• Data for this task:
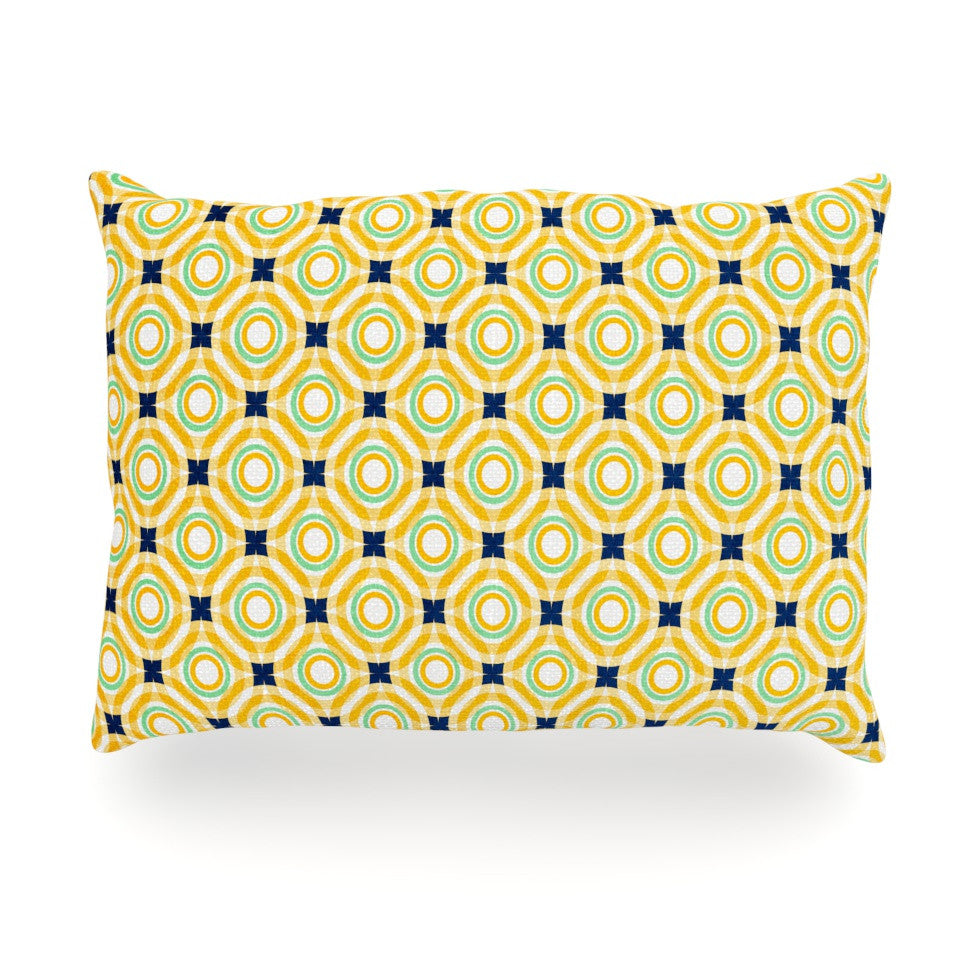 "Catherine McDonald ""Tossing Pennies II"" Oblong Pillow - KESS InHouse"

--

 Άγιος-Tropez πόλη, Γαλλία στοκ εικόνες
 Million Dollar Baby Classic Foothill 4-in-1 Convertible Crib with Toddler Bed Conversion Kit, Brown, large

• Exercise aim:
Please make an exact copy of the lines above from the line with "Άγιος-Tropez πόλη, Γαλλία στοκ εικόνες" through the line with "Million Dollar Baby", both ends included.

• Expected output:
 Άγιος-Tropez πόλη, Γαλλία στοκ εικόνες
 Million Dollar Baby Classic Foothill 4-in-1 Convertible Crib with Toddler Bed Conversion Kit, Brown, large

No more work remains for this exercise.